> **OBJETIVO DEL EJERCICIO**
Responda, con base en el fragmento sobre Asoedelta, lo siguiente:
(a) ¿Qué carrera estudiaba Yayo y en qué universidad?
(b) ¿En qué mes, sobre todo, regresaban al Delta los estudiantes universitarios?
(c) ¿En qué ciudad se graduó el narrador y con qué título?
━━━ FRAGMENTO SELECCIONADO
De toda la muchachada que formaba parte de Asoedelta había chicas hermosísimas que eran motivo de admiración de muchos de los chicos. Vallita era una de las que engalanaban las reuniones sabatinas en la asociación. Sus ojos, a veces glaucos, otras veces extrañamente de color entre azul y gris creaban una serena admiración en todo el que recién llegaba a las filas de la Asoedelta.

Vallita era dueña de una hermosa cinturita de guitarra que perturbaba y enloquecía a más de uno de los estudiantes universitarios que regresábamos al Delta en vacaciones, sobre todo en el mes de agosto.

Nunca supe en verdad si Yayo logró coronar algo con Vallita, pero no cabía dudas de que Yayo no descansaba un solo día de cortejarla; más de una vez alcancé a escucharle de soslayo cuando le decía frases galantes y expresiones abiertamente seductoras que enrojecían las mejillas de Vallita, aun frente a grupos de tres o cuatro de nosotros. Yayo, así le decíamos cariñosamente, era un chicuelo de unos 23 o 25 años que estudiaba Sociología en la Universidad del Zulia donde también estudiaban la misma carrera otros deltanos como Roger Rondón. Yayo fue, y sigue siendo, uno de mis mejores amigos de toda la vida. Recuerdo que a comienzos de la década de los ochenta viajé con él por carretera desde el Delta hasta Maracaibo a explorar la posibilidad de estudiar en LUZ alguna carrera humanística, no tuve éxito en la consecución del cupo universitario y decidí marchar a la ciudad de Mérida, donde me gradué de historiador.
━━━━━━
━━━ CONJUNTO DE DATOS
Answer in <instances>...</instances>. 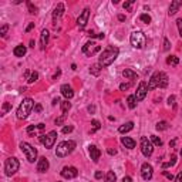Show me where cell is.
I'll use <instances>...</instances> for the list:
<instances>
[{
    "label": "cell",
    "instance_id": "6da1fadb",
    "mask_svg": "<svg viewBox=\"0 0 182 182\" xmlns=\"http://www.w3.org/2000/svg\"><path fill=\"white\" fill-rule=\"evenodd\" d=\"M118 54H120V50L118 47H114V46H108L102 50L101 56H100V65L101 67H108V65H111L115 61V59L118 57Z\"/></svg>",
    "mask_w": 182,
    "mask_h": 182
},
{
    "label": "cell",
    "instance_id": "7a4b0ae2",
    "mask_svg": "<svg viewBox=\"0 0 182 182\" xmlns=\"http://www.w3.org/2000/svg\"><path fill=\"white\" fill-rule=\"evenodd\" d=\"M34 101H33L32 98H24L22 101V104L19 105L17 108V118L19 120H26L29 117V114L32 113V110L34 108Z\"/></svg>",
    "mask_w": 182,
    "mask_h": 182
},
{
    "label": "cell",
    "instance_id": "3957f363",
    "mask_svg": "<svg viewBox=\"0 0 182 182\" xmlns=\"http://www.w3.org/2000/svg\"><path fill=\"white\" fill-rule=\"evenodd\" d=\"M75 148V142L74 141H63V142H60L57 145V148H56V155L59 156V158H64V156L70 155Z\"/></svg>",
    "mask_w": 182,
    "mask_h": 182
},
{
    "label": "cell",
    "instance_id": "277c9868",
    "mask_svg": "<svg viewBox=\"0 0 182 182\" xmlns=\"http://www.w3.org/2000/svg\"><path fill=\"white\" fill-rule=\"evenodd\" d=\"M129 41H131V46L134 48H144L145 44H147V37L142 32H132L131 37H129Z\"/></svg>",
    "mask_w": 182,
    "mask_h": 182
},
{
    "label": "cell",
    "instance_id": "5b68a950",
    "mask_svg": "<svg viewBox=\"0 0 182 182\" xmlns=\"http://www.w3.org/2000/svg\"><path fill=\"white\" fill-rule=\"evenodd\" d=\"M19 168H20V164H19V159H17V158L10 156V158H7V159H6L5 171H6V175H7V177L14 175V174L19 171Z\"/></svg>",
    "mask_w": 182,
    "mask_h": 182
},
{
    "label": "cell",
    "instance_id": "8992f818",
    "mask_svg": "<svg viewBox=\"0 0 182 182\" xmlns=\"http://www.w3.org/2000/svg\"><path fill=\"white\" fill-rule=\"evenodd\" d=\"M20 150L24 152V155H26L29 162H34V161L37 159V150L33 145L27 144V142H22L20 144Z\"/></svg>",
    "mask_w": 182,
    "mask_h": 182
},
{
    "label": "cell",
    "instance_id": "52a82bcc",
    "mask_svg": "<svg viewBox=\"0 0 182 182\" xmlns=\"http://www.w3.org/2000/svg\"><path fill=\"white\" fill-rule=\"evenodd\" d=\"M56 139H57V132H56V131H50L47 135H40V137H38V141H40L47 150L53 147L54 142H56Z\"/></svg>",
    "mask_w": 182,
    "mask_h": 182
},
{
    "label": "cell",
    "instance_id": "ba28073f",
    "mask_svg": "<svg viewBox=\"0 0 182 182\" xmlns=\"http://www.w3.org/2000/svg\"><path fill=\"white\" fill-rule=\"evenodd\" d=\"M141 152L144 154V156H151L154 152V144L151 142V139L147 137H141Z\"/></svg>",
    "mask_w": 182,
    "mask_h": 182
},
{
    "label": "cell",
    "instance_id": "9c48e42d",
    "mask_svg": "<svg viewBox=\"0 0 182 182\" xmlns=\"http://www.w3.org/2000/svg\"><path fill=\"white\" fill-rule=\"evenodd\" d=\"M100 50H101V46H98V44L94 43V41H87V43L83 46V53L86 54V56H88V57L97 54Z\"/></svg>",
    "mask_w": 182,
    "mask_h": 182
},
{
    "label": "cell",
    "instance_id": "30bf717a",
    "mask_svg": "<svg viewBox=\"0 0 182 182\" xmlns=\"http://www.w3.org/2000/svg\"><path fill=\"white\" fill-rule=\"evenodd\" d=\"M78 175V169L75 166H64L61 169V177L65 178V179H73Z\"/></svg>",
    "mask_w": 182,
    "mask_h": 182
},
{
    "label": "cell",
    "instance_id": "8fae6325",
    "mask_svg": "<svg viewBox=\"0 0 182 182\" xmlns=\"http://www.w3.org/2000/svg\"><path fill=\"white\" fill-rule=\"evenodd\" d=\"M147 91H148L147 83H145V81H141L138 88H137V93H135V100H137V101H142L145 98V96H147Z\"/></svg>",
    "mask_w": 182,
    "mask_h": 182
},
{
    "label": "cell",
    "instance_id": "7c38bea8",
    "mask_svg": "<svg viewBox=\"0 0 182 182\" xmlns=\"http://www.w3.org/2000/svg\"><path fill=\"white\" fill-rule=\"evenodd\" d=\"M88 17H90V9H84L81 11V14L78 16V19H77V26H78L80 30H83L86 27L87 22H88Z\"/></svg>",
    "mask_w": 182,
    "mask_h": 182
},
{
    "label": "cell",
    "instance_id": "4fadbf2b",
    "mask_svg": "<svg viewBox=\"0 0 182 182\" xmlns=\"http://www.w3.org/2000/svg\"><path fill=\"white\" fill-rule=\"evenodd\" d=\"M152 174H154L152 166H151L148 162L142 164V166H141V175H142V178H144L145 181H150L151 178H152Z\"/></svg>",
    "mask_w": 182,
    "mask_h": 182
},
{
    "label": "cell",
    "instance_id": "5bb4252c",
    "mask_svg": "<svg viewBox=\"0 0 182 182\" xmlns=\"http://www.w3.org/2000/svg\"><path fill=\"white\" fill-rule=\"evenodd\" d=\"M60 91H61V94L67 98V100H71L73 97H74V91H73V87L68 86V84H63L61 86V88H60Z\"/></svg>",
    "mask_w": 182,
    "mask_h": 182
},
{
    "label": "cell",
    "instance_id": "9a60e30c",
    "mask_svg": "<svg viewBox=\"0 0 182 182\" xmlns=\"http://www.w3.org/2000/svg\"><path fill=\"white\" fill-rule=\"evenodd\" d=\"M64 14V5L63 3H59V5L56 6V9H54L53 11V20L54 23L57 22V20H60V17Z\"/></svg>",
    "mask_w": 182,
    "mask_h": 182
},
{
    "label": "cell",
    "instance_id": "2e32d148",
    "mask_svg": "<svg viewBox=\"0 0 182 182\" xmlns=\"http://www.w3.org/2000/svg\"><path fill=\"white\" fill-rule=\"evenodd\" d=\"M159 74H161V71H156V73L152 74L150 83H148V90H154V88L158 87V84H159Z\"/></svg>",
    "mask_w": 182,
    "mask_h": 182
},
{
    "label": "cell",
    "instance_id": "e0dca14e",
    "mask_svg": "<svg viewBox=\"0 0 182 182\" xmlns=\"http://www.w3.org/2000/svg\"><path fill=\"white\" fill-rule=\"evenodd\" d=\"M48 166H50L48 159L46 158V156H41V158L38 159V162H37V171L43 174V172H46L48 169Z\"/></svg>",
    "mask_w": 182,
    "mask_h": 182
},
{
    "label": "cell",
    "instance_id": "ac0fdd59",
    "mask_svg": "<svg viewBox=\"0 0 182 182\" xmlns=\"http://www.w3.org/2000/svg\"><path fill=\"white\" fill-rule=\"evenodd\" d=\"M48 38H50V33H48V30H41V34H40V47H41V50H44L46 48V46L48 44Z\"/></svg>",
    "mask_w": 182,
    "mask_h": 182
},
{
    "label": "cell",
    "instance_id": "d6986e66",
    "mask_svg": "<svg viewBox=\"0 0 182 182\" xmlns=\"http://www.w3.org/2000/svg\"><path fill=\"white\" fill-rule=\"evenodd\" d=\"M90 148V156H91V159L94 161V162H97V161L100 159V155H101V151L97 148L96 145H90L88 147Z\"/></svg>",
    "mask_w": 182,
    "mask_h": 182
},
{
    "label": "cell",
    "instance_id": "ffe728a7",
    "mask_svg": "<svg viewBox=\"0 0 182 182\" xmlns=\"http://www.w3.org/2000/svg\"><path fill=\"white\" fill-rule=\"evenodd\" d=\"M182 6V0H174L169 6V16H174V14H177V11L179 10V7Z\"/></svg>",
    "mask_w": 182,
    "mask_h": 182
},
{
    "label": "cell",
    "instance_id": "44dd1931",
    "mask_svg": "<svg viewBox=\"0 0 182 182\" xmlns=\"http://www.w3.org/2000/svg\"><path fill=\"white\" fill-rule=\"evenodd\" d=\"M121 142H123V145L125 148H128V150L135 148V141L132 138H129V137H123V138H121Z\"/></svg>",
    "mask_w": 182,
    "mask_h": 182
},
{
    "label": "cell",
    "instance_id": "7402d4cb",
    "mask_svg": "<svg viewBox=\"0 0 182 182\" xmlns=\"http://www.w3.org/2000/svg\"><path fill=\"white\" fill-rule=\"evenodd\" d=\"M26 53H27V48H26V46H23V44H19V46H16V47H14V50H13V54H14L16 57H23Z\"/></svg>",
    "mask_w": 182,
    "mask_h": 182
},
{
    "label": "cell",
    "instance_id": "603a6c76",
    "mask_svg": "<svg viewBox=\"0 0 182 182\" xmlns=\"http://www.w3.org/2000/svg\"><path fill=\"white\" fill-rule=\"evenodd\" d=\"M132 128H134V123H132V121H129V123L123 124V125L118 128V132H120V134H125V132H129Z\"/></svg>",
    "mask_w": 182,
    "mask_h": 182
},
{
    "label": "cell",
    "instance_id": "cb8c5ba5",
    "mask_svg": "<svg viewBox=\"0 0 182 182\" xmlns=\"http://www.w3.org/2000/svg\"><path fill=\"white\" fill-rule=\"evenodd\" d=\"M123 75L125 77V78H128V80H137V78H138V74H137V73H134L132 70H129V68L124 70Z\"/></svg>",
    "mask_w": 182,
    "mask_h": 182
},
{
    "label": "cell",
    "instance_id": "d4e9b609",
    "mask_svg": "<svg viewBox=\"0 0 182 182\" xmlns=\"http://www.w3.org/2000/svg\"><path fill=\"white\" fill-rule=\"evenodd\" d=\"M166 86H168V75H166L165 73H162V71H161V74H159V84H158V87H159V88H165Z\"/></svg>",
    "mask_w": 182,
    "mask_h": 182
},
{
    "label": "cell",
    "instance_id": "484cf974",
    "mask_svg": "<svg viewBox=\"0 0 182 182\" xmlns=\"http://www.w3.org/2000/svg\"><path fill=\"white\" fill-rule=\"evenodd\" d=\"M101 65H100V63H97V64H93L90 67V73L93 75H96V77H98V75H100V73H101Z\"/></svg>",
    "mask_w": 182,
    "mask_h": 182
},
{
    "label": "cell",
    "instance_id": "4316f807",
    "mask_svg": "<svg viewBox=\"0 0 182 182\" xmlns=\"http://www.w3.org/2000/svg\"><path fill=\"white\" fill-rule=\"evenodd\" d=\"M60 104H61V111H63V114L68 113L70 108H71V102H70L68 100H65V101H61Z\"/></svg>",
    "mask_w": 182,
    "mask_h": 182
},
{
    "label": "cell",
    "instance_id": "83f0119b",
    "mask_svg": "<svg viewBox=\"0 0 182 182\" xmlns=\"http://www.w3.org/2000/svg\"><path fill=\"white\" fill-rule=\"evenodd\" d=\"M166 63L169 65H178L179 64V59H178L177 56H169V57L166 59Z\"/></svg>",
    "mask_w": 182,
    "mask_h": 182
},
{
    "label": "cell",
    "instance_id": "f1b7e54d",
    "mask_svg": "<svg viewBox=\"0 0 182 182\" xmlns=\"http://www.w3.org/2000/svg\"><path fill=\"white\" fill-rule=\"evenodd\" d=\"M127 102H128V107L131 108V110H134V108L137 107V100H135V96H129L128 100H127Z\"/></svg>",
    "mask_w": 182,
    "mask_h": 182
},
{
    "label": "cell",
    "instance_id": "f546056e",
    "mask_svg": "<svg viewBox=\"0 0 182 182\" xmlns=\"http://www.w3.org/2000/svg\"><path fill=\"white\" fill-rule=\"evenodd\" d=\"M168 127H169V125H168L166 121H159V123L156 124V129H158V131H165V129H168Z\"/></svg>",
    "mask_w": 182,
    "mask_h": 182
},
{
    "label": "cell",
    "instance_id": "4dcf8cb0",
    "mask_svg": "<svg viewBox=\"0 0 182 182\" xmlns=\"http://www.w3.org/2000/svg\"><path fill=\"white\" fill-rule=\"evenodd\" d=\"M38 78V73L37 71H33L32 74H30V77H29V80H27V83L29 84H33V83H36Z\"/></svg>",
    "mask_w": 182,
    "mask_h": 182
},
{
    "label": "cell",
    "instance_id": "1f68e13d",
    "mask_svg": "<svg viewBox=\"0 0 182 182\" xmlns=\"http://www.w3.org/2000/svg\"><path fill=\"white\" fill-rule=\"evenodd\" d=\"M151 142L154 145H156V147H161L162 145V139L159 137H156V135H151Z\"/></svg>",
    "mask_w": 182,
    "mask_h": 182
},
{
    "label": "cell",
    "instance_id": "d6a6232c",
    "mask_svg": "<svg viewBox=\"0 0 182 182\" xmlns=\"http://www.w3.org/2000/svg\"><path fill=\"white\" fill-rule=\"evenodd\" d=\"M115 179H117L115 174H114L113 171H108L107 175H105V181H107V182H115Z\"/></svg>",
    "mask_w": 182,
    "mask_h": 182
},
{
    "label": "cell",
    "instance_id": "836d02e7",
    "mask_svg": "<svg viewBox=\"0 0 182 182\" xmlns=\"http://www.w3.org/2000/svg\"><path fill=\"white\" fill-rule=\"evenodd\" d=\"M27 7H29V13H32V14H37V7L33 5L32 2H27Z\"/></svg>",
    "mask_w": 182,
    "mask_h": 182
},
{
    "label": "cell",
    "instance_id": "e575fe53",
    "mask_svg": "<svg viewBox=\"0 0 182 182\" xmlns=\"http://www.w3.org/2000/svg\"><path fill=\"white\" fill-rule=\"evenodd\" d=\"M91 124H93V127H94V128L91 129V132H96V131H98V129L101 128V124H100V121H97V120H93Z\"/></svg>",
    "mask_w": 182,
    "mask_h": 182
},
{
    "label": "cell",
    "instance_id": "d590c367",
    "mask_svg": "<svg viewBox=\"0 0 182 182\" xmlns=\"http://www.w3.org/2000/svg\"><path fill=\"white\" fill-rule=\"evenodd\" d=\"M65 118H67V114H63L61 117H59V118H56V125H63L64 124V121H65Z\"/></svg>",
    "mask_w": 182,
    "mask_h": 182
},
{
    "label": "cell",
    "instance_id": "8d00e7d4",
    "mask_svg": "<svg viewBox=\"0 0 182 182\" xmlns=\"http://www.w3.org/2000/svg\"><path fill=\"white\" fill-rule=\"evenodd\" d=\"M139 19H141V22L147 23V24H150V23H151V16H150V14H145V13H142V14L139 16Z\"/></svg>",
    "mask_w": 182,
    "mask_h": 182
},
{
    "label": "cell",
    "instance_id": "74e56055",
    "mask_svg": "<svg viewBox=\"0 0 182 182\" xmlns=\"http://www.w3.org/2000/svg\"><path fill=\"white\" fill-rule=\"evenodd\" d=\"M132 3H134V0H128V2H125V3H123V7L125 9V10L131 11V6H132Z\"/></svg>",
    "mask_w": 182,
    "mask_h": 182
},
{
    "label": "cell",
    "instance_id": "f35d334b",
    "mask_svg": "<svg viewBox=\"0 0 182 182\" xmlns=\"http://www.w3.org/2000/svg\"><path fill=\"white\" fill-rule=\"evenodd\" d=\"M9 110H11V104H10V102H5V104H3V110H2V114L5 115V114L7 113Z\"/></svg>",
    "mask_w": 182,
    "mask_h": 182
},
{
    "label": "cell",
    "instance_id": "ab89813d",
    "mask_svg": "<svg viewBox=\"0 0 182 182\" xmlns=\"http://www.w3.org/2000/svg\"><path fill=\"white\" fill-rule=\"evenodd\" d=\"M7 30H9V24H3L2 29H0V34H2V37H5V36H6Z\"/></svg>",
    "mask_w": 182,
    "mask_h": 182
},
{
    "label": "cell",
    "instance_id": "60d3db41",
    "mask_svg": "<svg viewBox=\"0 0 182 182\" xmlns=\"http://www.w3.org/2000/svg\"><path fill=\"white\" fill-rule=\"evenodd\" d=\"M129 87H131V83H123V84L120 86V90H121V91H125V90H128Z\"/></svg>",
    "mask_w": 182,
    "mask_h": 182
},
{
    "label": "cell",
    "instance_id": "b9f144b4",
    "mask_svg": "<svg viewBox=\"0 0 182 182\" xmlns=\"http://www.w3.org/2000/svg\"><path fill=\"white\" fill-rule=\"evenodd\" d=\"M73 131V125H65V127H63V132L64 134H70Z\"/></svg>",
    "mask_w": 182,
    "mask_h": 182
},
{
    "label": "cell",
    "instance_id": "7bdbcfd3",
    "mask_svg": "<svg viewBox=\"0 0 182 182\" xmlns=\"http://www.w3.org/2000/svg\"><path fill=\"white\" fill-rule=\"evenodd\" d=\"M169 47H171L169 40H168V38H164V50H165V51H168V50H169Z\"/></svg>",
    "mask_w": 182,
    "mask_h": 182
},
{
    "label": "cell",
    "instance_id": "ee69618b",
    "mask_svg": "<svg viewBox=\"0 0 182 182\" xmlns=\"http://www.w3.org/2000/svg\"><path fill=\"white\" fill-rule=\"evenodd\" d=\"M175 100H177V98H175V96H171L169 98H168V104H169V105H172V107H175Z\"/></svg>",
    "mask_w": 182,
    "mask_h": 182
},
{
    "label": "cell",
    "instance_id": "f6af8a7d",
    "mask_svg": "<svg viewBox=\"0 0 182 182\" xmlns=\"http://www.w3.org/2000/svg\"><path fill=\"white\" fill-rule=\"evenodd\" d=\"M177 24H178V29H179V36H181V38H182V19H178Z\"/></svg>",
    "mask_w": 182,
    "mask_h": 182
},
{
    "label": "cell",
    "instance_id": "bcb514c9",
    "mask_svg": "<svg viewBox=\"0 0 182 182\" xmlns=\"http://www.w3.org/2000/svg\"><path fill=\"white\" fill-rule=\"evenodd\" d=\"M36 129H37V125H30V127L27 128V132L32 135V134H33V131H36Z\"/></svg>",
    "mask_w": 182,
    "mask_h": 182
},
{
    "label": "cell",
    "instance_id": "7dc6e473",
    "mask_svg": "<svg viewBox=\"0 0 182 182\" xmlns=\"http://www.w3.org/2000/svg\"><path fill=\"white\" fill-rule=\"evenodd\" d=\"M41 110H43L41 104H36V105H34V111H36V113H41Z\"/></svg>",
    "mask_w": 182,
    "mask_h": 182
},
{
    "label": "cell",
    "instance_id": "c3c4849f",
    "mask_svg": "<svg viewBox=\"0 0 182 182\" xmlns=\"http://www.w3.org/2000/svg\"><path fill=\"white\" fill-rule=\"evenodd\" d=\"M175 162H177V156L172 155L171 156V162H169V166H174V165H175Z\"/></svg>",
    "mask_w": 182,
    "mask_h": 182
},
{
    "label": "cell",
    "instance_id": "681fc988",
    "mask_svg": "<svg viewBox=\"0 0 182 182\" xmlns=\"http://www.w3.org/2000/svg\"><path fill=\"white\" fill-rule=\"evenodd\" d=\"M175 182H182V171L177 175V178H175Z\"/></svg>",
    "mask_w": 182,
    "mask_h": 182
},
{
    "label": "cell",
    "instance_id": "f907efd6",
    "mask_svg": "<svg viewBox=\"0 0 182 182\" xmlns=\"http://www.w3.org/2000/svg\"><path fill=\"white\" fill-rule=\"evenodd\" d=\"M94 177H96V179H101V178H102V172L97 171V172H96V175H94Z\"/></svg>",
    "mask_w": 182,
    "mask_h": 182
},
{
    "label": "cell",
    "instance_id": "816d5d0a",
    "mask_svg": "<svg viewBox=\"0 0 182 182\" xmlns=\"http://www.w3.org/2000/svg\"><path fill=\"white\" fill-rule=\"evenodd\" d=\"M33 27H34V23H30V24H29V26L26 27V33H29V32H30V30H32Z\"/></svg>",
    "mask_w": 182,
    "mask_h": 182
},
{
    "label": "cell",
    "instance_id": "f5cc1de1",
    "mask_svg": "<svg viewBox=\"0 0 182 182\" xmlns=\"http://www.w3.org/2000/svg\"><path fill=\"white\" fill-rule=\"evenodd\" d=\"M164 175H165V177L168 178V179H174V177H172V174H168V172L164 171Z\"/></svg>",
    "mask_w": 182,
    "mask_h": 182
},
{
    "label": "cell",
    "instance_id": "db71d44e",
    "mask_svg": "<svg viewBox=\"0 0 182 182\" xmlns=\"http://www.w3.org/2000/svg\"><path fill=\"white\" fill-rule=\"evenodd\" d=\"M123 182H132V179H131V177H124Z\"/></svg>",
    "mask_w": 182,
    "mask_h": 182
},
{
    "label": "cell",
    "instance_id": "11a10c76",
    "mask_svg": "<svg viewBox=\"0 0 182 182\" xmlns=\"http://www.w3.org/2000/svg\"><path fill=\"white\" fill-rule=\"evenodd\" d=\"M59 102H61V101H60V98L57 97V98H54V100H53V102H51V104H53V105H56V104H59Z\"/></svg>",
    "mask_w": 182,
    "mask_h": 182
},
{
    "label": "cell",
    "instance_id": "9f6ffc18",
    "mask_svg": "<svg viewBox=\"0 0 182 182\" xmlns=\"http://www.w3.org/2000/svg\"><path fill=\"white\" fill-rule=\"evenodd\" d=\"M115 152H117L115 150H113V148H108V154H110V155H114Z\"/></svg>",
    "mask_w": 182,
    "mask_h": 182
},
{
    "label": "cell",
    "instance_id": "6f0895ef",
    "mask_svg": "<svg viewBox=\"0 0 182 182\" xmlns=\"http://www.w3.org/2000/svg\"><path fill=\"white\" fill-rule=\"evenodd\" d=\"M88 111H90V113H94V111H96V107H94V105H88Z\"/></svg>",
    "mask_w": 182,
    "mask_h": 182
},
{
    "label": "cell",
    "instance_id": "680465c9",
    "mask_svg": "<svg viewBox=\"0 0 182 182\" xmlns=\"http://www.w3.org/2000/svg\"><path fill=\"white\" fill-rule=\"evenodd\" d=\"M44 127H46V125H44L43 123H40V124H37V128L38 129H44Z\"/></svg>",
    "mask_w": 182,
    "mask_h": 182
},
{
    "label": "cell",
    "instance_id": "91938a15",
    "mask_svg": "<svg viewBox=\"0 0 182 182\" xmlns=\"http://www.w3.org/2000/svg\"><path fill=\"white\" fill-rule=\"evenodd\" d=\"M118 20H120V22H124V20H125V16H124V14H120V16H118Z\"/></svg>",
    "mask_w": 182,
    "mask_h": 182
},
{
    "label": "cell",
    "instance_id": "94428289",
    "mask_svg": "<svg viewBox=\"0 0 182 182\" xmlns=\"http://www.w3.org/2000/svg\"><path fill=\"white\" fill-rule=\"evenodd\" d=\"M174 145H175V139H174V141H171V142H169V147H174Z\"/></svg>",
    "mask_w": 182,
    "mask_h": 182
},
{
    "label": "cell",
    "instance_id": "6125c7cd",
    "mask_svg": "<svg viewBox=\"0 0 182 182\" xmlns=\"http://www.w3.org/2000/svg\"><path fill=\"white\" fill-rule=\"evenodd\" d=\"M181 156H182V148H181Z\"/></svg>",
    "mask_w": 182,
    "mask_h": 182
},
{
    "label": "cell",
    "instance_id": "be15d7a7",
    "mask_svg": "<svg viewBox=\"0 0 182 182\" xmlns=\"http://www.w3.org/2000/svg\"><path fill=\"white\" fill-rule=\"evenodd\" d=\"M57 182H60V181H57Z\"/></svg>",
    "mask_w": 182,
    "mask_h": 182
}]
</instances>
━━━━━━
━━━ CONJUNTO DE DATOS
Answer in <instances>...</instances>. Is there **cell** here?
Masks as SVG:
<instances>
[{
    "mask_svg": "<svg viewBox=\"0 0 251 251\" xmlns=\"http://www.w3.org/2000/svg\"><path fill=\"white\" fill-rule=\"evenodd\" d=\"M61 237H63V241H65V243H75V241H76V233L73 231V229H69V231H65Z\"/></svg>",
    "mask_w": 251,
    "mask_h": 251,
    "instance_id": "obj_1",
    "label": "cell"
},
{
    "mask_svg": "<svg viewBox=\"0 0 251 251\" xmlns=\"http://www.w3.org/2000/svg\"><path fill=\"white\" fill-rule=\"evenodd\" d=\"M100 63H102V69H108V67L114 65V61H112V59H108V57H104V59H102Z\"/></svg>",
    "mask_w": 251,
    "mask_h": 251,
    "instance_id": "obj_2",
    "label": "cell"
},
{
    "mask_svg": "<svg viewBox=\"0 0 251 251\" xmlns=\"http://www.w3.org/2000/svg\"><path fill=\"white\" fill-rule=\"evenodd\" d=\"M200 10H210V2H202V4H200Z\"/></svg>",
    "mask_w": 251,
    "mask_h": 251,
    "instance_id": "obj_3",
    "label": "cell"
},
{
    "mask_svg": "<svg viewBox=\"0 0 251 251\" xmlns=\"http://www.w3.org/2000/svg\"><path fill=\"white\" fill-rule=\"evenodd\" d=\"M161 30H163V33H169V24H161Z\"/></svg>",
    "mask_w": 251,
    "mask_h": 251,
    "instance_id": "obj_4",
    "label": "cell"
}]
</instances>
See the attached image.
━━━━━━
> **RESPUESTA DE LA TAREA**
(a) Sociología, en la Universidad del Zulia.
(b) En agosto.
(c) En Mérida, como historiador.